(Énoncé) Affichez, s'il vous plaît, chaque ligne ci-dessous qui contient le mot « these », en la recopiant intégralement.

(Données à traiter)
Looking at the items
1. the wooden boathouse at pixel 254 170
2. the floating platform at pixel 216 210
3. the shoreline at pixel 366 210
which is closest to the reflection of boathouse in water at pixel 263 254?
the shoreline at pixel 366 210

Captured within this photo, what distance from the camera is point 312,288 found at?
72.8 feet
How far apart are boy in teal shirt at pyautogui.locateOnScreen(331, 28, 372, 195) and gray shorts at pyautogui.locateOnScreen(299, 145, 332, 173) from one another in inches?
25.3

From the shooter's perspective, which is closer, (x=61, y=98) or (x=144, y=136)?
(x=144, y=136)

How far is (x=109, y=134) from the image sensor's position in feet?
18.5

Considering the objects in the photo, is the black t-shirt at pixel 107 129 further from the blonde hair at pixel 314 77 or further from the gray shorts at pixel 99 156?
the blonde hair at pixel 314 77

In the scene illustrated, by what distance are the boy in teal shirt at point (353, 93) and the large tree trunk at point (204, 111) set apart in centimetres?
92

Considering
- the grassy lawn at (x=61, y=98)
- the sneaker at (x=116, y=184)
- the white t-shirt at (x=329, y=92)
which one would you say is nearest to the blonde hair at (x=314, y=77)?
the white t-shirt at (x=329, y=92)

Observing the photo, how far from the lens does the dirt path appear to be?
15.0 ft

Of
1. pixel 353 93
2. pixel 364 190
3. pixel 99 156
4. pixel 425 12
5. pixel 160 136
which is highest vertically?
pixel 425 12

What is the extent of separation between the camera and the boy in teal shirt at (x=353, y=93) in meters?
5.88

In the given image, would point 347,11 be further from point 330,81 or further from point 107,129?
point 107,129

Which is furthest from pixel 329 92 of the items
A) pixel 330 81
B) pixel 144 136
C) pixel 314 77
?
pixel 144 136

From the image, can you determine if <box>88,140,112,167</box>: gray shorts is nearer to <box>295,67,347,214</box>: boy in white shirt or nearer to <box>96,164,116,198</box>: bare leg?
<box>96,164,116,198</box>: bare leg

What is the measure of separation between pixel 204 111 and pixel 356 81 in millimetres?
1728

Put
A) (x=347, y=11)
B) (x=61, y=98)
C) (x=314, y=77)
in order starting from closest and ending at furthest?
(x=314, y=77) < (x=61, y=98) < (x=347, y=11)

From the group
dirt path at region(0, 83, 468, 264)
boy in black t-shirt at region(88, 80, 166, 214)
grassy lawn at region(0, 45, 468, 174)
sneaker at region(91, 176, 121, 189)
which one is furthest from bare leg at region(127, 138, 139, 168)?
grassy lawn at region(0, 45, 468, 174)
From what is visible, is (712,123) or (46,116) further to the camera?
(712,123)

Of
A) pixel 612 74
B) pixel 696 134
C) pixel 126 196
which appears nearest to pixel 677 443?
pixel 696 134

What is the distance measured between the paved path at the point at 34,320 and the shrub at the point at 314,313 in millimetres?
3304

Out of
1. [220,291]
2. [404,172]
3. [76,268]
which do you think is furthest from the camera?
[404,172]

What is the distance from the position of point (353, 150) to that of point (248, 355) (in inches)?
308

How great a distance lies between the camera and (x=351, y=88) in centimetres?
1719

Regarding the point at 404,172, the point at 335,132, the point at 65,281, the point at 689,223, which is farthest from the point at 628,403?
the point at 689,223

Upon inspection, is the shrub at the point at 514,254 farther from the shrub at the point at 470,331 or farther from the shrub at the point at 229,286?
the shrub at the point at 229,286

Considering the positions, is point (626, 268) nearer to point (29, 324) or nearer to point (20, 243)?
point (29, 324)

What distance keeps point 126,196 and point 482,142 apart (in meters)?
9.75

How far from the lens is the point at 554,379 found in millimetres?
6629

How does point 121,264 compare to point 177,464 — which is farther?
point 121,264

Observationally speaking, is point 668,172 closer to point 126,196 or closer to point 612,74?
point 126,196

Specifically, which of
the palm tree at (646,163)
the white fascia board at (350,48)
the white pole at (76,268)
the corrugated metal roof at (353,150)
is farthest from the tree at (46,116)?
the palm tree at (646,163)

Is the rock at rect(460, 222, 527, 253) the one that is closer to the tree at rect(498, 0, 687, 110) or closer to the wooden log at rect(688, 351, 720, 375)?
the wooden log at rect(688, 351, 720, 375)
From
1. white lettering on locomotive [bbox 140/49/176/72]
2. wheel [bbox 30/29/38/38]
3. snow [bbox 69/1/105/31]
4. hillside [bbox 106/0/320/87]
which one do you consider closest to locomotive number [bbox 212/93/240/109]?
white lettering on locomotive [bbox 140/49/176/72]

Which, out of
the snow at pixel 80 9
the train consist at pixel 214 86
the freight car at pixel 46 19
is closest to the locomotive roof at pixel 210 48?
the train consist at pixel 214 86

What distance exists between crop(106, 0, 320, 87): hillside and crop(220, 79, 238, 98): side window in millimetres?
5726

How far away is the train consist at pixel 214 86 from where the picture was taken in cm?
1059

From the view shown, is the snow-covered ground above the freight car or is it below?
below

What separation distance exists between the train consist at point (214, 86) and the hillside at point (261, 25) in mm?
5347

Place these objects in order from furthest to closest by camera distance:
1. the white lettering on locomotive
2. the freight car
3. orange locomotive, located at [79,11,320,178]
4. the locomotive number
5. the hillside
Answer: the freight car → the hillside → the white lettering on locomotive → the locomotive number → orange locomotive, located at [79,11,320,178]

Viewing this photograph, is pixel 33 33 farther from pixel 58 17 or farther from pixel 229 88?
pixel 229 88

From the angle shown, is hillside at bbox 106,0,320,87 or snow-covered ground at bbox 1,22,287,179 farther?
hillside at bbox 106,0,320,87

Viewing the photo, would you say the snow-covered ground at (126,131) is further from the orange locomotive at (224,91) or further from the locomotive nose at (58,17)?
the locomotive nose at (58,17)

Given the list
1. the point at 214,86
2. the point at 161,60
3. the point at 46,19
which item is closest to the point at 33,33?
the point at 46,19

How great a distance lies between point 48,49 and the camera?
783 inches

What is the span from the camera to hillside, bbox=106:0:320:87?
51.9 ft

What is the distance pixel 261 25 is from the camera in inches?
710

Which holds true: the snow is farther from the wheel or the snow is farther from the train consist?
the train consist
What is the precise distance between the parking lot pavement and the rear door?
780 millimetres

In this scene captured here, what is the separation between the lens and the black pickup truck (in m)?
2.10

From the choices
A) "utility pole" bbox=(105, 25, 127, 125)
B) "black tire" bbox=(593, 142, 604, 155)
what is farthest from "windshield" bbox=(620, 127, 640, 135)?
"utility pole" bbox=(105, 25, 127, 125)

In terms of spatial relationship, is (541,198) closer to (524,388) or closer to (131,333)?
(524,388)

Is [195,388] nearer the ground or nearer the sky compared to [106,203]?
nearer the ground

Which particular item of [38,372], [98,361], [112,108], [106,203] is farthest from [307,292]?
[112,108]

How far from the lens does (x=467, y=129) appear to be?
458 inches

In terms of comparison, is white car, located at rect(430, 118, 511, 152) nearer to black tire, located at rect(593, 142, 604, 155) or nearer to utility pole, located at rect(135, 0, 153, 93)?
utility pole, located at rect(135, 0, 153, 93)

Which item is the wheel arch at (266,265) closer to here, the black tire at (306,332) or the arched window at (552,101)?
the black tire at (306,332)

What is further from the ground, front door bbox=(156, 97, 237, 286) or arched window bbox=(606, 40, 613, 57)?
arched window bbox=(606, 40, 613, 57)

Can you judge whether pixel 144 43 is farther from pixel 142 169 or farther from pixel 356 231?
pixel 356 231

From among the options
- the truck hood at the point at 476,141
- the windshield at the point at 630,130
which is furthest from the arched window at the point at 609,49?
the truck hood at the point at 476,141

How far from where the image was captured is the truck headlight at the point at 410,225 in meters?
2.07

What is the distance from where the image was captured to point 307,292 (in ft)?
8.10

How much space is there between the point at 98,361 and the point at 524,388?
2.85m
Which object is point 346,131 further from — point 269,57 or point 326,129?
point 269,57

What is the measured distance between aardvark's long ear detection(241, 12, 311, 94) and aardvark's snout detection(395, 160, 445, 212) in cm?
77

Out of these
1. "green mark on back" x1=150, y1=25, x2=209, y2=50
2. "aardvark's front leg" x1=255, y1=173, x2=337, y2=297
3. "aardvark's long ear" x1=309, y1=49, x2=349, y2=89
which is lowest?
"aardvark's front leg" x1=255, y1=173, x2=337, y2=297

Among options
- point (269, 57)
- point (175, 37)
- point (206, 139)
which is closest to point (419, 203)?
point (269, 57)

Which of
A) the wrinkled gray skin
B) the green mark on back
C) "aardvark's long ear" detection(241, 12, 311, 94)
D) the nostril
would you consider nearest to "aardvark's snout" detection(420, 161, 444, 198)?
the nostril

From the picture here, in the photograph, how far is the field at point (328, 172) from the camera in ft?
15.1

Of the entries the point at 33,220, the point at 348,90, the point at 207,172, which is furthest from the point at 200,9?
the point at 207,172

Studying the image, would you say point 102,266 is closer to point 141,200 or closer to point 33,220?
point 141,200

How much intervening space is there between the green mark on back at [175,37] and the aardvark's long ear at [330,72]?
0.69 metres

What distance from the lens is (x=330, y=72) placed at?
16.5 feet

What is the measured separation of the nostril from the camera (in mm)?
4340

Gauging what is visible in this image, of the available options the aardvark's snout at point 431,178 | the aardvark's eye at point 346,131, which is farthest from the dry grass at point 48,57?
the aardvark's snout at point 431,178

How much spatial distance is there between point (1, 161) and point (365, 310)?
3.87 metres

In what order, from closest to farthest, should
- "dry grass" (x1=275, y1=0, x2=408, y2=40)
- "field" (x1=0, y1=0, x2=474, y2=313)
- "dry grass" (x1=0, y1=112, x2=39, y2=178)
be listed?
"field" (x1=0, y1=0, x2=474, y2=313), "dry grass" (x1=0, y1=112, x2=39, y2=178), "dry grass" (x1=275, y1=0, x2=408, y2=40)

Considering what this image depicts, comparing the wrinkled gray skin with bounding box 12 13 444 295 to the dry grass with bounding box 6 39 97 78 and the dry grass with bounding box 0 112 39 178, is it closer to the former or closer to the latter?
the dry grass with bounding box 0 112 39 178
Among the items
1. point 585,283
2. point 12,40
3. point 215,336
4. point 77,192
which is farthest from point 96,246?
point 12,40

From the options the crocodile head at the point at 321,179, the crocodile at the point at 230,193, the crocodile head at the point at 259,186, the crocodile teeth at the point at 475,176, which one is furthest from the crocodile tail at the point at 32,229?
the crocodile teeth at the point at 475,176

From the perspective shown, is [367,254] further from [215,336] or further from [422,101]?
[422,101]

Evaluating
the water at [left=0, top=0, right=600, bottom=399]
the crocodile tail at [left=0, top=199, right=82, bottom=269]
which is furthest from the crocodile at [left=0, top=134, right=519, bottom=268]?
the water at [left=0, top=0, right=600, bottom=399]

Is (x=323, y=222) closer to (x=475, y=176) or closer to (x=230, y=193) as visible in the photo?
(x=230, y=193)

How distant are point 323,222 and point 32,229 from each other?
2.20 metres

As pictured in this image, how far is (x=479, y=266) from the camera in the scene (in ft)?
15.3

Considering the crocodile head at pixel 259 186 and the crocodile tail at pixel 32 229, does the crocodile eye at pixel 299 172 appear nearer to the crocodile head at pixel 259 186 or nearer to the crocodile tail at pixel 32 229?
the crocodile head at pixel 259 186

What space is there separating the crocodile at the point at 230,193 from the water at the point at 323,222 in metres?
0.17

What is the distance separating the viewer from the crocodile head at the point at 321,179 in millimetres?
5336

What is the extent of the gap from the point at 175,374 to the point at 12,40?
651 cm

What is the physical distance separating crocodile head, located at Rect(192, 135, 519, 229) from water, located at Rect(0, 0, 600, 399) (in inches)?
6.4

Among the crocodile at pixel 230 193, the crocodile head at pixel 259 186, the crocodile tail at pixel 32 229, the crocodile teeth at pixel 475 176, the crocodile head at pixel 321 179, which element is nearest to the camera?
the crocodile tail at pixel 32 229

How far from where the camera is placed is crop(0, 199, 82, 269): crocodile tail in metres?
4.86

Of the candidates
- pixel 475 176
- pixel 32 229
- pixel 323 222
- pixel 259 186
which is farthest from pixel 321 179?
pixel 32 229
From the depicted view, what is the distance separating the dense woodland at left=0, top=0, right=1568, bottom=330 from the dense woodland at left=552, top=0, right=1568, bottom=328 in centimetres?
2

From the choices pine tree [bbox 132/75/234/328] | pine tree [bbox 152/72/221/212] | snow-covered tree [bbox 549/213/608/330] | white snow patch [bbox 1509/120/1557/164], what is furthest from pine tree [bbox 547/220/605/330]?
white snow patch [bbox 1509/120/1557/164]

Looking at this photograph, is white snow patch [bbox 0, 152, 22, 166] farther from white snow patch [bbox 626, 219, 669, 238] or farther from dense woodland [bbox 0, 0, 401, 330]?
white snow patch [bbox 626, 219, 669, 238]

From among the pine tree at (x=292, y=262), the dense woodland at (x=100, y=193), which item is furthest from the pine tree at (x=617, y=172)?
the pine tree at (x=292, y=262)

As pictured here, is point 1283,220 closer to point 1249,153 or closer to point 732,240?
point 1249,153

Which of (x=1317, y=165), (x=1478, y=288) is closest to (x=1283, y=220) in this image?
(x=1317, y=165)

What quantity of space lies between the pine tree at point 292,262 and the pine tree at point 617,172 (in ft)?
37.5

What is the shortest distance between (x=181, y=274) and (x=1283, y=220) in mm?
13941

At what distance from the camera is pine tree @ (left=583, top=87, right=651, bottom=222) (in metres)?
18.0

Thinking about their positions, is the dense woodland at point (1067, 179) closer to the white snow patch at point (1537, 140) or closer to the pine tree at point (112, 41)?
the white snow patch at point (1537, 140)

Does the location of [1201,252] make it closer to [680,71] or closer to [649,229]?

(Réponse)
Place these objects in order from furthest to closest by camera distance:
Out of these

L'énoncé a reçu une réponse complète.